TASK SET —
#1 According to the radio address on the VA claims backlog, how many additional claims processors has the VA used since 2007?
#2 Decide whether each statement agrees with the radio address on the VA claims backlog: (a) The backlog of disability claims at the VA exceeded one million last year. (b) Appeals are usually settled within a few weeks. (c) Traumatic brain injury claims have dropped. Answer yes or no for each, quoting the words that decide it.
#3 From the radio address on the VA claims backlog, extract the stretch from "It goes without" through "amazing and selfless.", word for word.

EMERSON RADIO ADDRESS: A Promise We Must Keep – January 08, 2010
WASHINGTON – “Keeping a promise well and keeping a promise eventually are two very different things, but the promise of our nation to the men and women who serve in uniform is one that must be kept better. The Department of Veterans Affairs is charged with securing the benefits our military members and their families deserve. Currently, more than a million U.S. vets wait in a backlog of claims that sometimes take years to resolve.This isn’t right, and something must be done to fix the broken system at the VA. It’s a problem no one wants our nation to have. Money and personnel have been thrown at the problem, but we have only seen the backlog grow larger.
It goes without saying that the men and women who serve in our armed services make tremendous sacrifices. They leave their homes and families, they miss out on holidays and their children’s lives, and they risk life and limb for our freedoms. Without these Americans on the front lines of conflicts around the world or standing ready here at home, the liberty at the heart of American life would be in grave danger. The service of our military families is amazing and selfless.
In return, our federal government promises to provide benefits for disabilities connected to military service. When a servicemember sustains an injury as a result of the work he or she is doing for our military, or when a veteran develops a condition or illness as a result of their previous service, the VA pays a benefit to that individual. It’s usually not enough to compensate for the incredible service that the veteran performed for our country, but as anyone on a fixed income can tell you, every little bit helps.
So it is a grave disservice to all of those wounded warriors, injured servicemembers and veterans that the backlog of disability claims at the VA exceeded one million last year. Claims take months to review, and the wait on appeals of cases in which the VA disagrees with the veteran or needs more information? Those can take years.
Since 2007, the VA has used 4,200 additional claims processors to try to reduce the backlog, but the backlog has only grown. Claims from veterans who served in Iraq and Afghanistan are overwhelming the system, and a main cause of the backlog of appeals is that so many legitimate claims are being rejected by the VA. Yet the most recent VA claims are also some of the most serious. Traumatic brain injury claims are way up, and post-traumatic stress disorder diagnoses are considerable among veterans of the most recent U.S. conflicts.
As Congress did for Vietnam veterans who experienced injuries from exposure to Agent Orange, we should dramatically expand acceptance of TBI and PTSD claims at the VA. The burden of proving these claims to be service-connected should be lifted from those servicemembers with stressful combat experiences.
If there is one problem the Congress ought to be able to buckle down and solve, without any partisan politics or political posturing, it is this one. In the committee on which I serve, we can help tailor funding to the VA’s needs, but other committees should conduct detailed inquiries into the VA’s handling of claims and appeals before giving the Americans who selflessly serve our country a VA system on which they can depend and of which the rest of us can be proud.”

RECORDS PROVIDED —
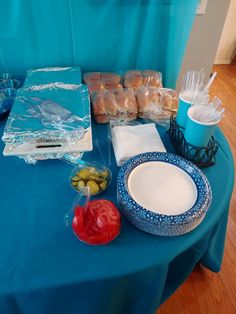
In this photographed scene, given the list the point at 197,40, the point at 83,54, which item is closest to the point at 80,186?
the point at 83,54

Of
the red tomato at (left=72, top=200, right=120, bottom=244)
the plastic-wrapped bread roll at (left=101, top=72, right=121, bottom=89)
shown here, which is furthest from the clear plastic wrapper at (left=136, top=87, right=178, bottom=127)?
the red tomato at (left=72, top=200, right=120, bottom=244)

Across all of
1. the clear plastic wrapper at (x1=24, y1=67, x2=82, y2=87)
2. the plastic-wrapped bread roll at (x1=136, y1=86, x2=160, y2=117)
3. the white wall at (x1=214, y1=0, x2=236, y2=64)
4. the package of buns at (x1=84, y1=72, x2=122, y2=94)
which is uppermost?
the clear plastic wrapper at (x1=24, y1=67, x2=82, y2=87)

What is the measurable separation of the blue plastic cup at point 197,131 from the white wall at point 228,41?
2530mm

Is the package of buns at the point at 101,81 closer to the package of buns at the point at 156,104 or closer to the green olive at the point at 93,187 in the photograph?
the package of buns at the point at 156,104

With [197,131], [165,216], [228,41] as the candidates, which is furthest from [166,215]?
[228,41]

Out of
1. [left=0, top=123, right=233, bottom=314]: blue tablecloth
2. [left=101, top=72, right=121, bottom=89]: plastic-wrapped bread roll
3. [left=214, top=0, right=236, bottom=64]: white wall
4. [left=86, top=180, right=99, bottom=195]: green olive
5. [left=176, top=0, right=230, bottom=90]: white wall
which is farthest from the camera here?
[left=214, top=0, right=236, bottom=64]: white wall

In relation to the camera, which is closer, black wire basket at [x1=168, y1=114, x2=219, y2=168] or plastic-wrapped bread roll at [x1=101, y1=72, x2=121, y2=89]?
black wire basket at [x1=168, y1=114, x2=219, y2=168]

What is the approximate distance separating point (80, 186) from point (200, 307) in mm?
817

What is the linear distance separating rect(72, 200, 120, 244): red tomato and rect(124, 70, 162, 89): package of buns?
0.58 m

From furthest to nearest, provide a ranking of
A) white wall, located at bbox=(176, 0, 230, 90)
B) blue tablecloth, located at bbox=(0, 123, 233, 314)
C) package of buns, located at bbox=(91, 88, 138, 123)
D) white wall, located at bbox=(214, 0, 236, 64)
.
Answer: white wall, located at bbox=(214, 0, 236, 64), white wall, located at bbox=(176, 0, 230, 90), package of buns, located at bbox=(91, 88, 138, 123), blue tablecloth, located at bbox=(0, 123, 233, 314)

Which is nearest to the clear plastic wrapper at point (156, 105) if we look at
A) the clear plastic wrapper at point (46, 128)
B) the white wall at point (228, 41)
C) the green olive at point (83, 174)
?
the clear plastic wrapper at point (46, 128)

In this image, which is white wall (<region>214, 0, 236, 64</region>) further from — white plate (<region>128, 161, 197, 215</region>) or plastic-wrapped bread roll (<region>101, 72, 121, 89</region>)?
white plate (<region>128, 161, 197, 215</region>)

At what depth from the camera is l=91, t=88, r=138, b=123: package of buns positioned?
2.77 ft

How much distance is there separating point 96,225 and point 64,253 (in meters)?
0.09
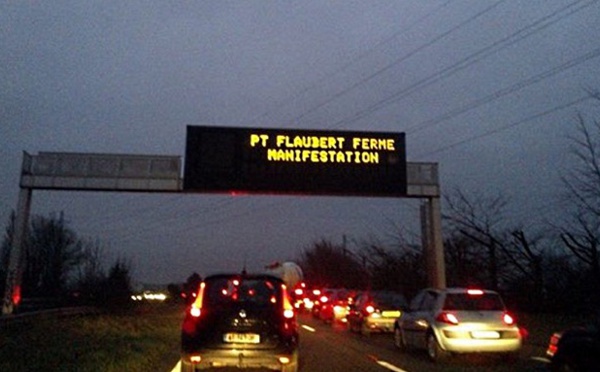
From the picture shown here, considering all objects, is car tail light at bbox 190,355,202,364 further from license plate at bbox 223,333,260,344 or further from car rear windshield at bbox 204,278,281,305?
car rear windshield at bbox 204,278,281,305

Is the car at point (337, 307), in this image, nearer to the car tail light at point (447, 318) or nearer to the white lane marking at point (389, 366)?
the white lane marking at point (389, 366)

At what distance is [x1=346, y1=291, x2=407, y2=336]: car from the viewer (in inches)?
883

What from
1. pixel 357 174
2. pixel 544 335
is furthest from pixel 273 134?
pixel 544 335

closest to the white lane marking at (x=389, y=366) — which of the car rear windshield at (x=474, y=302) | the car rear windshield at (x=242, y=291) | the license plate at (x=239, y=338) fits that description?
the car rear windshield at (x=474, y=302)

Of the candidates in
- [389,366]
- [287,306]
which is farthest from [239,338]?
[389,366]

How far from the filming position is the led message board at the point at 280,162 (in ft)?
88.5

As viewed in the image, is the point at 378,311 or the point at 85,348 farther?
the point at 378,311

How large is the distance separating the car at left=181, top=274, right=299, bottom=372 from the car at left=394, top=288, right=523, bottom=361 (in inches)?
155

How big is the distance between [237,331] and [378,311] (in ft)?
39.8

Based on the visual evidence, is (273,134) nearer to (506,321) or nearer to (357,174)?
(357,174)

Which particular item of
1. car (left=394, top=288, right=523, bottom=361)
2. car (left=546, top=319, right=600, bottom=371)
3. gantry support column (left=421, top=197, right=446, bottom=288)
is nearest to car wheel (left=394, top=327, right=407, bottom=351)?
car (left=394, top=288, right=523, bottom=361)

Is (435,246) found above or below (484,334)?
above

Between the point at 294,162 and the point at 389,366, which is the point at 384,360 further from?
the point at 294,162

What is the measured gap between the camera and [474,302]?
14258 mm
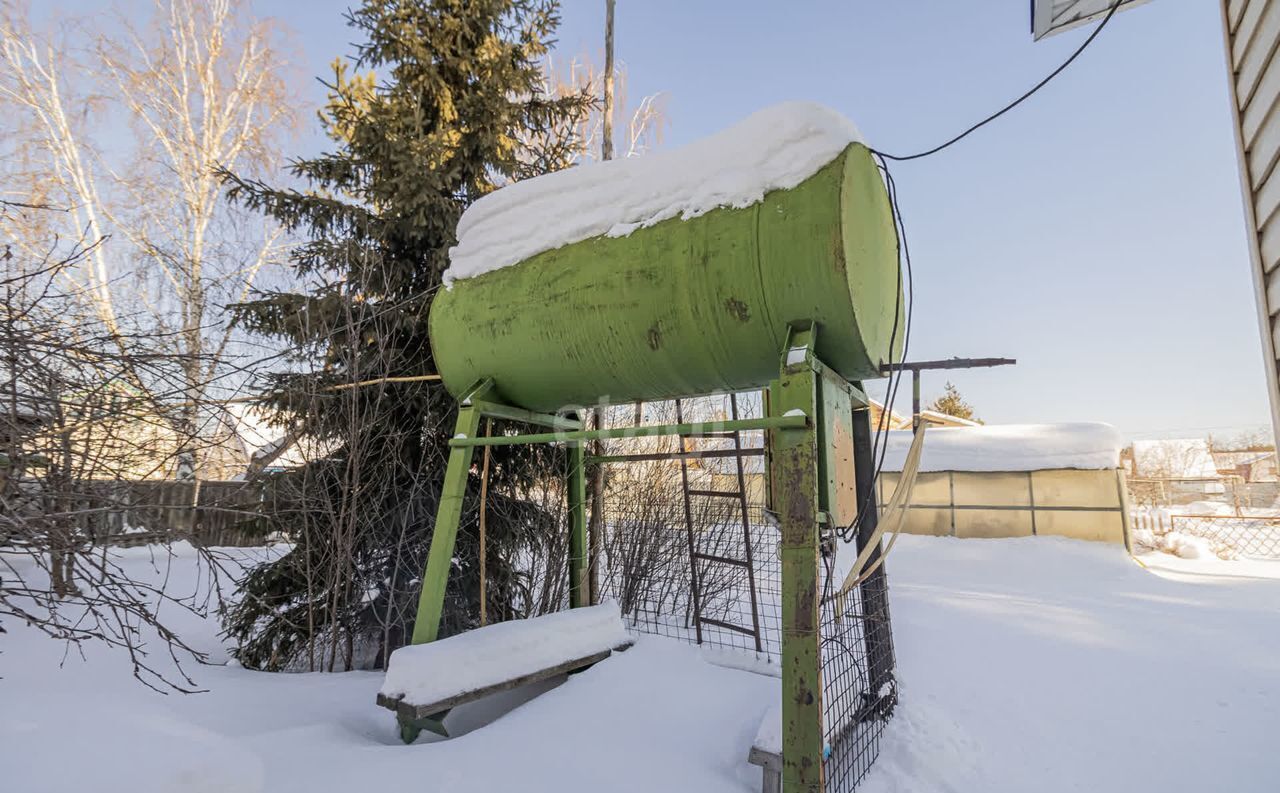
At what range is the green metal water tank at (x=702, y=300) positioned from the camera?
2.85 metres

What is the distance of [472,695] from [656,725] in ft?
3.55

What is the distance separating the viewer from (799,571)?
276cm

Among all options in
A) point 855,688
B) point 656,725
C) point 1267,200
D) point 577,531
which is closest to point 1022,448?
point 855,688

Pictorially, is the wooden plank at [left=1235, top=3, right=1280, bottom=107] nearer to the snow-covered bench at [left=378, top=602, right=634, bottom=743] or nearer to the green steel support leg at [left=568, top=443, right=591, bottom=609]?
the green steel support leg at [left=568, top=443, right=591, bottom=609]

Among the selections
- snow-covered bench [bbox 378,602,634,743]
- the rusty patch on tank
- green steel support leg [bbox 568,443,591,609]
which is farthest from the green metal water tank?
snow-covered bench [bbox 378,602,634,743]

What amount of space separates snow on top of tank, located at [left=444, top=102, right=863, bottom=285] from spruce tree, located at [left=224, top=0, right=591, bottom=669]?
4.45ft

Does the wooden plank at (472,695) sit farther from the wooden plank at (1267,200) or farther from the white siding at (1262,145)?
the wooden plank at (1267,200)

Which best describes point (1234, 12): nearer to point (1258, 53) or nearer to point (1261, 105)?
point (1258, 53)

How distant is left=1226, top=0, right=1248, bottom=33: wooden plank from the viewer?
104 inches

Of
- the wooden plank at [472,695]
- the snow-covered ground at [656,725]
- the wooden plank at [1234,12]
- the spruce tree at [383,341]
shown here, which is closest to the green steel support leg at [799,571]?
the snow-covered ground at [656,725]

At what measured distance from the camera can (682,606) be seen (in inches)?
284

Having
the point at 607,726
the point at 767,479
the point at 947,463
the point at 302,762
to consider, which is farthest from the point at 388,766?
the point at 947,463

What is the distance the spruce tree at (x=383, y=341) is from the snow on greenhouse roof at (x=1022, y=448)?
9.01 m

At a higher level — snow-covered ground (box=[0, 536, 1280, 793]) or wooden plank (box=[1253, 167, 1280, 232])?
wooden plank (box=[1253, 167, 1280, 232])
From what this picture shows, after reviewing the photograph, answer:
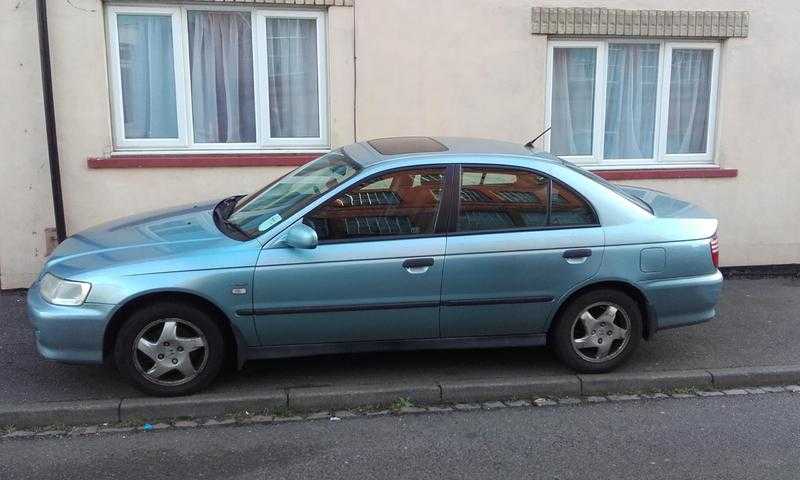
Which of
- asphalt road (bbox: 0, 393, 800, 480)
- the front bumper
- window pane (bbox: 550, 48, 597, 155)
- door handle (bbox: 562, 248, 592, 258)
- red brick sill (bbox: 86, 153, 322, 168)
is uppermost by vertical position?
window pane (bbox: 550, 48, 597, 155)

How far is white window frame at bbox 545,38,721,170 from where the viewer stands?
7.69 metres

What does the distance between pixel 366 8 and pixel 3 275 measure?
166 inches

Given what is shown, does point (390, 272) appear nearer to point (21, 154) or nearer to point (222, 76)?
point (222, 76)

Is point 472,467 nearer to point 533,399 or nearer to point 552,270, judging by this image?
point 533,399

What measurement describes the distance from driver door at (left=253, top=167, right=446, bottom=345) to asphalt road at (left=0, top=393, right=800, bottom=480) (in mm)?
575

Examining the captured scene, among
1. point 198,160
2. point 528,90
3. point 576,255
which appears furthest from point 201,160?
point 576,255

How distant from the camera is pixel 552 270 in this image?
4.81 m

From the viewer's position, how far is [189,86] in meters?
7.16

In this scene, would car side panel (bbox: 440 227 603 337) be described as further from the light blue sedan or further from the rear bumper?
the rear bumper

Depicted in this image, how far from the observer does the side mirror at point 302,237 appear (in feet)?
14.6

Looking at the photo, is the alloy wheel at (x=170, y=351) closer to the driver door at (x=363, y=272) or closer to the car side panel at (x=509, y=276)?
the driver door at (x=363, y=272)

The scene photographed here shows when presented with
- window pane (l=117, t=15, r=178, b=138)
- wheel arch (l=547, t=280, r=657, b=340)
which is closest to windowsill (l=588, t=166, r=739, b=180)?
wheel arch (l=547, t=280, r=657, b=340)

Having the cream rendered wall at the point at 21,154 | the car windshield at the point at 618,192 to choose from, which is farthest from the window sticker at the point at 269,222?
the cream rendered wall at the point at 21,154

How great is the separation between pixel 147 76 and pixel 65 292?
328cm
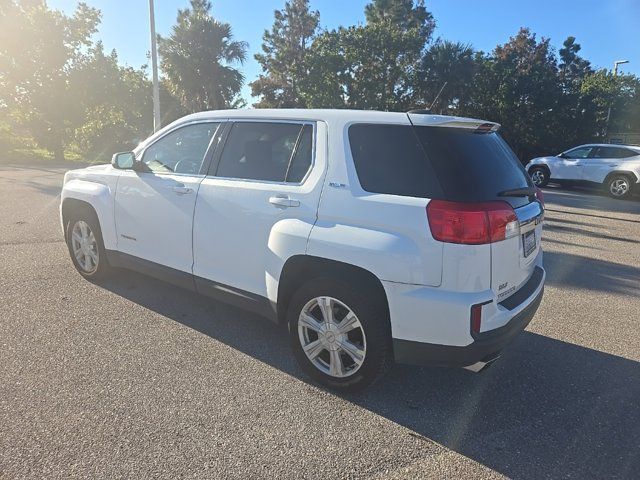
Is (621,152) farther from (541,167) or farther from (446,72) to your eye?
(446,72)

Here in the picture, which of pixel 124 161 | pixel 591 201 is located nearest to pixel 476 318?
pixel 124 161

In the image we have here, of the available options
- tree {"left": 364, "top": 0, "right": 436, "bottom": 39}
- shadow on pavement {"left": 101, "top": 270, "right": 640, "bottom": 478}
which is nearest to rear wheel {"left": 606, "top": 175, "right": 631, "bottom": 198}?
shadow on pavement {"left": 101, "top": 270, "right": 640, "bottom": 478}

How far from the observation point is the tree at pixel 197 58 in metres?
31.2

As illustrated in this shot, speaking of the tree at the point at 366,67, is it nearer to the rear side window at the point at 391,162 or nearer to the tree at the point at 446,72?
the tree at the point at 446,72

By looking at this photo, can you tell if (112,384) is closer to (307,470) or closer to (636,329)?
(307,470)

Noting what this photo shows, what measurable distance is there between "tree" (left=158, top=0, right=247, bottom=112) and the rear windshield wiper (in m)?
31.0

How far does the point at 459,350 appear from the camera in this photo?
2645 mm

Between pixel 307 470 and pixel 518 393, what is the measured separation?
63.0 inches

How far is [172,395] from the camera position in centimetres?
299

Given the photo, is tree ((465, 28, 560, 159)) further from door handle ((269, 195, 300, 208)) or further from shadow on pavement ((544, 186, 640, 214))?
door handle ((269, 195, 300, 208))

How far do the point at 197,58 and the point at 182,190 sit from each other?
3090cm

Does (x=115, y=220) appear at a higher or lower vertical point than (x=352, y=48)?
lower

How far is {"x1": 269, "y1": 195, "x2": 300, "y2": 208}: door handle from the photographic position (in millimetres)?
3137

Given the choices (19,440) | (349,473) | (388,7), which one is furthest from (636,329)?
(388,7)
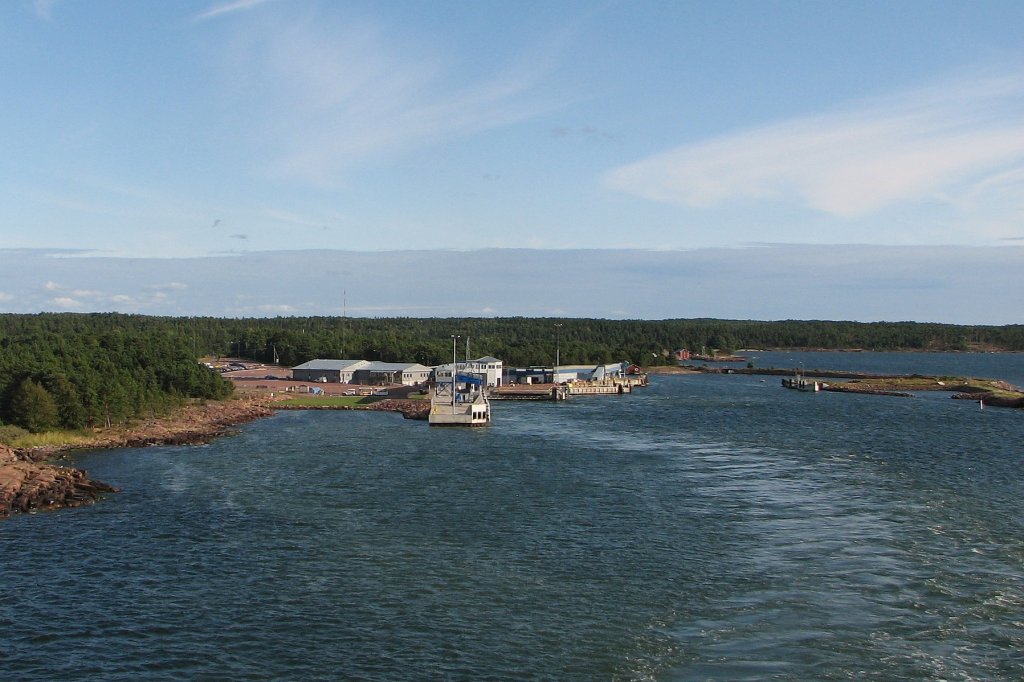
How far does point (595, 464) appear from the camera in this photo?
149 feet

TASK RESULTS —
#1 4,200

#2
(a) Yes: "the backlog of disability claims at the VA exceeded one million last year"
(b) No: "Those can take years."
(c) No: "Traumatic brain injury claims are way up"

#3
It goes without saying that the men and women who serve in our armed services make tremendous sacrifices. They leave their homes and families, they miss out on holidays and their children’s lives, and they risk life and limb for our freedoms. Without these Americans on the front lines of conflicts around the world or standing ready here at home, the liberty at the heart of American life would be in grave danger. The service of our military families is amazing and selfless.